Finally, hearing the line go dead, she clicked off too and carried the phone back to her desk, suddenly realising she was shaking.
‘Champagne’s in the fridge,’ Kayla shouted from the kitchen. ‘Fancy a coffee for now?’
Vivienne barely looked up as she answered. A hundred more questions were starting to emerge through the longing Miles had left her with, but she wouldn’t call back to ask them. She needed to think, to assimilate how Jacqueline’s disappearance might affect her – and how she might handle it if she turned up here. The thought of it caused a shudder of unease in her heart, and putting her head in her hands she took a deep, steadying breath.

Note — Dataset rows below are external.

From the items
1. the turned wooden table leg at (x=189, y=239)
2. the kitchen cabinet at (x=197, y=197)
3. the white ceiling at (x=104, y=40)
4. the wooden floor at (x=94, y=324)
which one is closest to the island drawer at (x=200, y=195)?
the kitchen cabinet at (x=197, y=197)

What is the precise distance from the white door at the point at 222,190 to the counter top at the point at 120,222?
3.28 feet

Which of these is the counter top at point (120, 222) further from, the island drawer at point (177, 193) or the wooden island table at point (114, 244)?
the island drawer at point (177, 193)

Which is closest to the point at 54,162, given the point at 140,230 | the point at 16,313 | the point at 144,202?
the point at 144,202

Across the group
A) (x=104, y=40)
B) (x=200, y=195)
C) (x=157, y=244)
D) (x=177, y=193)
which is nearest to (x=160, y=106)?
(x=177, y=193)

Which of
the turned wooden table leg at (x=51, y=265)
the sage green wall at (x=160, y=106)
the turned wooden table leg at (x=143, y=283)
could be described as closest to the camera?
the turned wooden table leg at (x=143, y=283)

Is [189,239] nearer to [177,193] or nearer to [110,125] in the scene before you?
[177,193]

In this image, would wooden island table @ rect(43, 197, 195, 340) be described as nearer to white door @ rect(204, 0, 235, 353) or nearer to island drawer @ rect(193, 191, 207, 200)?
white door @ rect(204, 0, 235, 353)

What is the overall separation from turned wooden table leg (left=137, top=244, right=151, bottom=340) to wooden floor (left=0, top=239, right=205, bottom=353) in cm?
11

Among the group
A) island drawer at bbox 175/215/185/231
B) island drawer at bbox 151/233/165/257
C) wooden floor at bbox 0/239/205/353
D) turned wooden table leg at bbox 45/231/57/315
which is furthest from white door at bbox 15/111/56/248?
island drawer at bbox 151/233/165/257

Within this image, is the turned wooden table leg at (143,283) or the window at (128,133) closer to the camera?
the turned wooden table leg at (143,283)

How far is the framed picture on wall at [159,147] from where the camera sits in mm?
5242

Had Jacqueline not decided to end her marriage three years ago and go to live with her sister in the States, Vivienne doubted she and Miles would ever have been more than a passing introduction at the launch of a new magazine. As it was, Miles was free to pursue an attraction that had been as instant and powerful for her as it had for him, and they’d dropped all the pretence and gone home together that night. Within a week he’d told her everything about his marriage and his life, and it was around the same time that they’d both admitted to something special happening between them.
Their relationship hadn’t been easy, particularly at the beginning, when he’d regularly called Miami to find out how Jacqueline was, or to ask if there was anything she needed. She rarely wanted to speak to him, and when she did she merely told him to get on with his life and forget all about her. Kelsey should do the same, she’d say, and Vivienne could only imagine the hurt that must have caused the poor child.
It was mainly because of Kelsey that she and Miles had never flaunted their relationship in public, preferring to give his daughter some time to get used to her parents being apart before asking her to accept someone else in her father’s life. Not that she and Vivienne didn’t meet, because they did, but the troubled child’s fear of someone stealing her beloved daddy’s affections had made her hostile to Vivienne in a way that had caused several rows between her and her father. However, Vivienne had remained determined to work at it, and Miles wouldn’t be dissuaded from envisaging a future with a new wife, and perhaps even a new family that would give Kelsey the siblings she’d always lacked.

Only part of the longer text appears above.